* **What the task asks**
Copy every line of the data that includes the string "attention".

Recorded data
━━━━

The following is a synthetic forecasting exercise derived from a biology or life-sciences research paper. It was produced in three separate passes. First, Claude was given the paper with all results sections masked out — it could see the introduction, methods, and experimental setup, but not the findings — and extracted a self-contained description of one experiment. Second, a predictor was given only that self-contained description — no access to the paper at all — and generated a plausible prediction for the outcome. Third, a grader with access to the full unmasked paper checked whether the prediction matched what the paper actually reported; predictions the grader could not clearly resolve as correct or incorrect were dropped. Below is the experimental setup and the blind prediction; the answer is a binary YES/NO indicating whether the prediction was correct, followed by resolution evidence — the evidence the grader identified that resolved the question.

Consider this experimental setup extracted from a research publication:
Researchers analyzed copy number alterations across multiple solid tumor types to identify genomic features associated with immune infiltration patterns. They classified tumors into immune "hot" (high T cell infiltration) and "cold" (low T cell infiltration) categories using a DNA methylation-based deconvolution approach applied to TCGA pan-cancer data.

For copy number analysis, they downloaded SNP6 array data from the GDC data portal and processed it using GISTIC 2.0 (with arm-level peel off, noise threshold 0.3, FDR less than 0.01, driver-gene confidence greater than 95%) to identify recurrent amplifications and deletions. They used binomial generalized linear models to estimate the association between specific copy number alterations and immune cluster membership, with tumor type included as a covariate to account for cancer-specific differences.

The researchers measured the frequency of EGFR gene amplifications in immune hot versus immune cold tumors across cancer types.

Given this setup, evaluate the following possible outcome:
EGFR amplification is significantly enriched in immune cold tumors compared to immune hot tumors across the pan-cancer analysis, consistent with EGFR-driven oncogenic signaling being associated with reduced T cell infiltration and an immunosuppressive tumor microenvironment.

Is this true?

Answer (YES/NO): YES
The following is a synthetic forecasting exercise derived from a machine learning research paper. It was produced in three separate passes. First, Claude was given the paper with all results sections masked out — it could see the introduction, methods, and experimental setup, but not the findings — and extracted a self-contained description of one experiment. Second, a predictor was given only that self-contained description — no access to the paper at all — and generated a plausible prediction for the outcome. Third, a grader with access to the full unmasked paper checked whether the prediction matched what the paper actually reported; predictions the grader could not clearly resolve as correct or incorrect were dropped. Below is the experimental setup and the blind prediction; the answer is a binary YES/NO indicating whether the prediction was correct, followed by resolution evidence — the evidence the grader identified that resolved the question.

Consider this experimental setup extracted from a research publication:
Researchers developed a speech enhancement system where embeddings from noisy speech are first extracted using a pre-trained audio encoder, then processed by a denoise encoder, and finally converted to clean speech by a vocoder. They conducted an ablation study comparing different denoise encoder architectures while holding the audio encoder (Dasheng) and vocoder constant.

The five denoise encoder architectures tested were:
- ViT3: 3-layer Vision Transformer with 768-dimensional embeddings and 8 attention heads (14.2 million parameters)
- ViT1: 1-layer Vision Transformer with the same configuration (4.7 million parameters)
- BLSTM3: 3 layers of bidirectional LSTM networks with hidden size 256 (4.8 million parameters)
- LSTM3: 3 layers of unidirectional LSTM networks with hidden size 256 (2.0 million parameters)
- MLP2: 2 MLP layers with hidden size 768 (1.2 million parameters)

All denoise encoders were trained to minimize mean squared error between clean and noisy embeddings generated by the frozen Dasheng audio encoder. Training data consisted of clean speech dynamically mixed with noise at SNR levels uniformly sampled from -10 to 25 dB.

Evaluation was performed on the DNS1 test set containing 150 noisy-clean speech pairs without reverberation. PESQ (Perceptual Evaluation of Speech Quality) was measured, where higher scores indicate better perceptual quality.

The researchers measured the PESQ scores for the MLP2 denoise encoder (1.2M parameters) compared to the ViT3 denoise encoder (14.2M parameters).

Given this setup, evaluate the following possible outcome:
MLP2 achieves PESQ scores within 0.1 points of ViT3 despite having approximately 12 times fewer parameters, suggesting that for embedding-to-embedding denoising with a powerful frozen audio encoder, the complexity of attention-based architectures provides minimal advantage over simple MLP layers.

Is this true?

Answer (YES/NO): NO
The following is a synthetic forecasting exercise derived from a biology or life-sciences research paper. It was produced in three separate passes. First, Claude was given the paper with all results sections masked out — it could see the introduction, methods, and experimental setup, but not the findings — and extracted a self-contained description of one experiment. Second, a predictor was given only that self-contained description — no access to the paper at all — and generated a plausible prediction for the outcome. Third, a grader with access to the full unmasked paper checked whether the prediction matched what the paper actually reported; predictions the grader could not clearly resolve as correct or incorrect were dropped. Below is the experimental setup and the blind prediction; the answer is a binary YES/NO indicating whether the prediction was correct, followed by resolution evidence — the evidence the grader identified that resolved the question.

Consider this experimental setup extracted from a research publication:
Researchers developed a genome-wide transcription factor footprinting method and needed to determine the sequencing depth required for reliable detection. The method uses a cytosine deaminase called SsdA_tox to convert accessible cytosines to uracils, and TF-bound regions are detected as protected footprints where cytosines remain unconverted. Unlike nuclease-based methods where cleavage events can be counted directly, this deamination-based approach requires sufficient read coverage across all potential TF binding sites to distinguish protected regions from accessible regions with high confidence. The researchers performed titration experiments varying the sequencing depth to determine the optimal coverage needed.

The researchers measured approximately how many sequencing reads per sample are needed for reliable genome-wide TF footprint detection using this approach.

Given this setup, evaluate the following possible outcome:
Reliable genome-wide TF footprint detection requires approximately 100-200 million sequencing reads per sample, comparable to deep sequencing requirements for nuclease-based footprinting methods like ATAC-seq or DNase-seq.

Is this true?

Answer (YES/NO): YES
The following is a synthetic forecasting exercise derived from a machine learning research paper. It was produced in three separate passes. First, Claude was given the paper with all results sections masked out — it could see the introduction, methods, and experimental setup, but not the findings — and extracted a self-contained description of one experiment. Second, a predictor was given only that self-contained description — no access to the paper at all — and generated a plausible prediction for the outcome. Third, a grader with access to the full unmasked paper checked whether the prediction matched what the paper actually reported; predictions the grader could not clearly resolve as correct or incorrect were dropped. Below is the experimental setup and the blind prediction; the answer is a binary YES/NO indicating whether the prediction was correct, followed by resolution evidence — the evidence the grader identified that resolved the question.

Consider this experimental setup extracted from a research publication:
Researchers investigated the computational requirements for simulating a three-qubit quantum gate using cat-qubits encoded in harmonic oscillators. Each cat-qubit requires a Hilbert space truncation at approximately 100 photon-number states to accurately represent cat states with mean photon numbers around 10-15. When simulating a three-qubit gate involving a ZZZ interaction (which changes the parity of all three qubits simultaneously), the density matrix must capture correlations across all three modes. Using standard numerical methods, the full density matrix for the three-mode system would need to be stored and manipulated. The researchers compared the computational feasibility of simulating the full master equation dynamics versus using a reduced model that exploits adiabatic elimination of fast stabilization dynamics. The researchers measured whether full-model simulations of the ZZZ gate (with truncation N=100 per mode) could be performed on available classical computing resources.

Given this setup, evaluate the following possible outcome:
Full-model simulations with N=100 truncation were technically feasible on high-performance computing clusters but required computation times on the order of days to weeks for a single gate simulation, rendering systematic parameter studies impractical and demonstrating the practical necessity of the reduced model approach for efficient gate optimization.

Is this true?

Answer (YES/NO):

━━━━

* **Task answer**
- ViT3: 3-layer Vision Transformer with 768-dimensional embeddings and 8 attention heads (14.2 million parameters)
MLP2 achieves PESQ scores within 0.1 points of ViT3 despite having approximately 12 times fewer parameters, suggesting that for embedding-to-embedding denoising with a powerful frozen audio encoder, the complexity of attention-based architectures provides minimal advantage over simple MLP layers.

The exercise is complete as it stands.